I am optimistic that World Book Night will be a great success.
If you don't know what it's all about, let me give you a quick rundown. Booksellers, publishing types and librarians (I think), were invited to send a list of their favourite books, of which a certain percentage had to be by British or Irish authors, and a certain percentage by living authors. These lists were collated and a committee again of booksellers and publishers used them to create a list of 25 books. They are now recruiting 20 000 volunteers to each champion a book and to give away 48 copies on World Book Night itself, 5th February.
I think the list of books is excellent - both popular and well-written - books that sell very well by themselves and that could probably still benefit from a word of mouth boost. And they are all books that I often recommend to customers, according to taste. (Which reminds me that I have a post about One Day sitting in my drafts folder).
I did enjoy the comments on this Guardian article, which swing almost within minutes from "Is this another example of book snobbery, implying only 'important' books should be enjoyed?" to "That list above is institutionalised dumbing-down.
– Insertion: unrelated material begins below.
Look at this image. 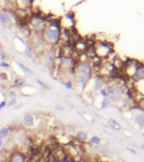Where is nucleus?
I'll use <instances>...</instances> for the list:
<instances>
[{"label":"nucleus","instance_id":"obj_1","mask_svg":"<svg viewBox=\"0 0 144 162\" xmlns=\"http://www.w3.org/2000/svg\"><path fill=\"white\" fill-rule=\"evenodd\" d=\"M42 35L47 44L53 46L61 38V31L59 25H57L55 23L52 24L51 25H47V27L43 30Z\"/></svg>","mask_w":144,"mask_h":162},{"label":"nucleus","instance_id":"obj_2","mask_svg":"<svg viewBox=\"0 0 144 162\" xmlns=\"http://www.w3.org/2000/svg\"><path fill=\"white\" fill-rule=\"evenodd\" d=\"M30 46L32 48L33 52L38 53L39 55L46 49H48V44H47V42H45L42 33L36 31H32L30 35Z\"/></svg>","mask_w":144,"mask_h":162},{"label":"nucleus","instance_id":"obj_3","mask_svg":"<svg viewBox=\"0 0 144 162\" xmlns=\"http://www.w3.org/2000/svg\"><path fill=\"white\" fill-rule=\"evenodd\" d=\"M39 56L42 63L44 65L48 66V68H52L55 65V63L58 60L57 49L52 46L50 48L46 49Z\"/></svg>","mask_w":144,"mask_h":162},{"label":"nucleus","instance_id":"obj_4","mask_svg":"<svg viewBox=\"0 0 144 162\" xmlns=\"http://www.w3.org/2000/svg\"><path fill=\"white\" fill-rule=\"evenodd\" d=\"M30 24L33 31H36V32L42 33L43 30L47 27L46 19L37 14H35L31 17V19L30 20Z\"/></svg>","mask_w":144,"mask_h":162},{"label":"nucleus","instance_id":"obj_5","mask_svg":"<svg viewBox=\"0 0 144 162\" xmlns=\"http://www.w3.org/2000/svg\"><path fill=\"white\" fill-rule=\"evenodd\" d=\"M92 73H93V68L86 62H79L75 66V74H83L88 77H91Z\"/></svg>","mask_w":144,"mask_h":162},{"label":"nucleus","instance_id":"obj_6","mask_svg":"<svg viewBox=\"0 0 144 162\" xmlns=\"http://www.w3.org/2000/svg\"><path fill=\"white\" fill-rule=\"evenodd\" d=\"M74 79H75L76 85L78 87H80V89H83L87 84V81L89 80L90 77H88L86 75H83V74H75Z\"/></svg>","mask_w":144,"mask_h":162},{"label":"nucleus","instance_id":"obj_7","mask_svg":"<svg viewBox=\"0 0 144 162\" xmlns=\"http://www.w3.org/2000/svg\"><path fill=\"white\" fill-rule=\"evenodd\" d=\"M14 15L10 14V11L9 10H4L0 12V22L4 25H9L12 21V17Z\"/></svg>","mask_w":144,"mask_h":162},{"label":"nucleus","instance_id":"obj_8","mask_svg":"<svg viewBox=\"0 0 144 162\" xmlns=\"http://www.w3.org/2000/svg\"><path fill=\"white\" fill-rule=\"evenodd\" d=\"M27 140V135L25 131L21 130L14 135V144L16 143L17 144H24Z\"/></svg>","mask_w":144,"mask_h":162},{"label":"nucleus","instance_id":"obj_9","mask_svg":"<svg viewBox=\"0 0 144 162\" xmlns=\"http://www.w3.org/2000/svg\"><path fill=\"white\" fill-rule=\"evenodd\" d=\"M9 162H26V157L21 152H16L11 155Z\"/></svg>","mask_w":144,"mask_h":162},{"label":"nucleus","instance_id":"obj_10","mask_svg":"<svg viewBox=\"0 0 144 162\" xmlns=\"http://www.w3.org/2000/svg\"><path fill=\"white\" fill-rule=\"evenodd\" d=\"M23 123L27 127H31L34 125V118L31 114H25L23 117Z\"/></svg>","mask_w":144,"mask_h":162},{"label":"nucleus","instance_id":"obj_11","mask_svg":"<svg viewBox=\"0 0 144 162\" xmlns=\"http://www.w3.org/2000/svg\"><path fill=\"white\" fill-rule=\"evenodd\" d=\"M10 132H11V129L9 127H3L0 129V139H4L8 138L10 134Z\"/></svg>","mask_w":144,"mask_h":162},{"label":"nucleus","instance_id":"obj_12","mask_svg":"<svg viewBox=\"0 0 144 162\" xmlns=\"http://www.w3.org/2000/svg\"><path fill=\"white\" fill-rule=\"evenodd\" d=\"M76 137L77 139L81 140V141H82V142H85V141L87 140V135H86V133H85V132H83V131H79V132H77Z\"/></svg>","mask_w":144,"mask_h":162},{"label":"nucleus","instance_id":"obj_13","mask_svg":"<svg viewBox=\"0 0 144 162\" xmlns=\"http://www.w3.org/2000/svg\"><path fill=\"white\" fill-rule=\"evenodd\" d=\"M135 122L136 123L138 124L141 127H143L144 126V115H142V114H138L135 117Z\"/></svg>","mask_w":144,"mask_h":162},{"label":"nucleus","instance_id":"obj_14","mask_svg":"<svg viewBox=\"0 0 144 162\" xmlns=\"http://www.w3.org/2000/svg\"><path fill=\"white\" fill-rule=\"evenodd\" d=\"M25 84H26V81L21 78H19V79L14 80V86L17 87V88H21L25 85Z\"/></svg>","mask_w":144,"mask_h":162},{"label":"nucleus","instance_id":"obj_15","mask_svg":"<svg viewBox=\"0 0 144 162\" xmlns=\"http://www.w3.org/2000/svg\"><path fill=\"white\" fill-rule=\"evenodd\" d=\"M25 54L26 55V57H28L30 58H33V50L31 46H26L25 49Z\"/></svg>","mask_w":144,"mask_h":162},{"label":"nucleus","instance_id":"obj_16","mask_svg":"<svg viewBox=\"0 0 144 162\" xmlns=\"http://www.w3.org/2000/svg\"><path fill=\"white\" fill-rule=\"evenodd\" d=\"M109 124L112 126L115 129H116V130H120V129L121 128L120 125L115 120H114V119H110V120H109Z\"/></svg>","mask_w":144,"mask_h":162},{"label":"nucleus","instance_id":"obj_17","mask_svg":"<svg viewBox=\"0 0 144 162\" xmlns=\"http://www.w3.org/2000/svg\"><path fill=\"white\" fill-rule=\"evenodd\" d=\"M17 64H18V65H19V67H20V68H21L22 71H24V72H25L26 74H32V71H31V70L30 68H28L27 67L25 66L24 64H22V63H18Z\"/></svg>","mask_w":144,"mask_h":162},{"label":"nucleus","instance_id":"obj_18","mask_svg":"<svg viewBox=\"0 0 144 162\" xmlns=\"http://www.w3.org/2000/svg\"><path fill=\"white\" fill-rule=\"evenodd\" d=\"M36 83L41 86V87H43V89H50V87L48 85H46L44 82H43L42 80H38V79H36Z\"/></svg>","mask_w":144,"mask_h":162},{"label":"nucleus","instance_id":"obj_19","mask_svg":"<svg viewBox=\"0 0 144 162\" xmlns=\"http://www.w3.org/2000/svg\"><path fill=\"white\" fill-rule=\"evenodd\" d=\"M90 142H91V144H99V143H100V139H99L98 137H97V136H93V137L91 138Z\"/></svg>","mask_w":144,"mask_h":162},{"label":"nucleus","instance_id":"obj_20","mask_svg":"<svg viewBox=\"0 0 144 162\" xmlns=\"http://www.w3.org/2000/svg\"><path fill=\"white\" fill-rule=\"evenodd\" d=\"M64 85H65L66 89H72L73 88V82L71 80H68L67 81L64 82Z\"/></svg>","mask_w":144,"mask_h":162},{"label":"nucleus","instance_id":"obj_21","mask_svg":"<svg viewBox=\"0 0 144 162\" xmlns=\"http://www.w3.org/2000/svg\"><path fill=\"white\" fill-rule=\"evenodd\" d=\"M16 105V100L15 99H12L9 103L7 104L8 107H10V106H15Z\"/></svg>","mask_w":144,"mask_h":162},{"label":"nucleus","instance_id":"obj_22","mask_svg":"<svg viewBox=\"0 0 144 162\" xmlns=\"http://www.w3.org/2000/svg\"><path fill=\"white\" fill-rule=\"evenodd\" d=\"M0 79H1L2 80H7V79H8L7 74H5V73H4V72L0 73Z\"/></svg>","mask_w":144,"mask_h":162},{"label":"nucleus","instance_id":"obj_23","mask_svg":"<svg viewBox=\"0 0 144 162\" xmlns=\"http://www.w3.org/2000/svg\"><path fill=\"white\" fill-rule=\"evenodd\" d=\"M5 106H7V102L5 101H3L2 102H0V110L4 108Z\"/></svg>","mask_w":144,"mask_h":162},{"label":"nucleus","instance_id":"obj_24","mask_svg":"<svg viewBox=\"0 0 144 162\" xmlns=\"http://www.w3.org/2000/svg\"><path fill=\"white\" fill-rule=\"evenodd\" d=\"M0 66L2 67V68H9V64L8 63H6L5 62H4V61H2V63H0Z\"/></svg>","mask_w":144,"mask_h":162},{"label":"nucleus","instance_id":"obj_25","mask_svg":"<svg viewBox=\"0 0 144 162\" xmlns=\"http://www.w3.org/2000/svg\"><path fill=\"white\" fill-rule=\"evenodd\" d=\"M9 96H11V97H13V98H14V97L16 96V92H15L14 90H10V91H9Z\"/></svg>","mask_w":144,"mask_h":162},{"label":"nucleus","instance_id":"obj_26","mask_svg":"<svg viewBox=\"0 0 144 162\" xmlns=\"http://www.w3.org/2000/svg\"><path fill=\"white\" fill-rule=\"evenodd\" d=\"M139 102H140V107H141L142 109H143L144 110V98H143V99H142V100H141Z\"/></svg>","mask_w":144,"mask_h":162},{"label":"nucleus","instance_id":"obj_27","mask_svg":"<svg viewBox=\"0 0 144 162\" xmlns=\"http://www.w3.org/2000/svg\"><path fill=\"white\" fill-rule=\"evenodd\" d=\"M4 145V140L0 139V150H1V149H3Z\"/></svg>","mask_w":144,"mask_h":162},{"label":"nucleus","instance_id":"obj_28","mask_svg":"<svg viewBox=\"0 0 144 162\" xmlns=\"http://www.w3.org/2000/svg\"><path fill=\"white\" fill-rule=\"evenodd\" d=\"M2 161V157H1V155H0V162Z\"/></svg>","mask_w":144,"mask_h":162}]
</instances>
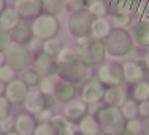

Marian Keyes, for fuck's sake."
But I won't be volunteering to be a giver, for a few reasons.
The most obvious reason, and the one that's got a lot of booksellers hot under the collar, is not one that particularly bothers me. I'm not of the belief that giving away 1m backlist books is going to have an enormous negative impact on bookshops. The Little Bookshop is a consumate indie, with brilliantly well-read and interesting customers, and of the books on the list, only One Day sells at a particularly brisk rate. The others tend to sell if we put them into the customer's hand (after listening carefully to what they're looking for), or if he or she has had a recommendation from a friend, which is something that WBN might well encourage. Indeed at the Big Bookshop, we're already being encouraged to use it to sell books, by engaging customers in conversation about what's on the list.
No, my main reason is that I think 48 books is too many. I have bookish friends, and I enjoy lending or giving them books, but I do not have 48 friends who I would like to give the same book. One of the best things about being a bookseller is being able to pick out books for individuals that you think they'll love, based on what you know about them. Giving out books in bulk is just difficult - and I can't help but feel that it would be a shame to waste a book on someone who won't enjoy it.
The second reason is about giving books to strangers. Of the five books on the list that I might have chosen to give out (Case Histories, The Curious Incident of the Dog in the Nighttime, Beloved, Northern Lights and Fingersmith), two are children's/crossover books (which adults don't always like to be recommended, it really depends on the adult), two involve the violent death of a child (which a lot of parents say that they particularly don't want to read), and one is a really fantastic book about Victorian lesbians, not everyone's cup of tea. I would hesitate to give any of these to someone I didn't know fairly well, or whose taste in books I was confident in. And again, finding 48 strangers I think would enjoy any of these books, in one night, seems like an impossible task.
This post on the Guardian book blog makes much the same point, and several commenters suggest that they will be following the bookcrossing model, and leaving the books to be found in cafes or on buses. But that seems to be contrary to the point of the event, which is that you're passionate about a book, and you want to tell people about it.
Eight books would have been a much more manageable number, to my mind, but it would have meant having eight times more volunteers, each of whom would need to be vetted to make sure they weren't going to hoard the books or sell them. Stil, eight would be just the right number for a trip to the pub, where you'd make some new friends and give them a book each.
I doubt I'm the only booklover who's had some concerns - the fact that the volunteering deadline has been put back twice suggests to me that there hasn't been the grand rush they were expecting - but as this is the inaugural WBN, I'm hoping that they'll iron out the kinks and get things absolutely right next year.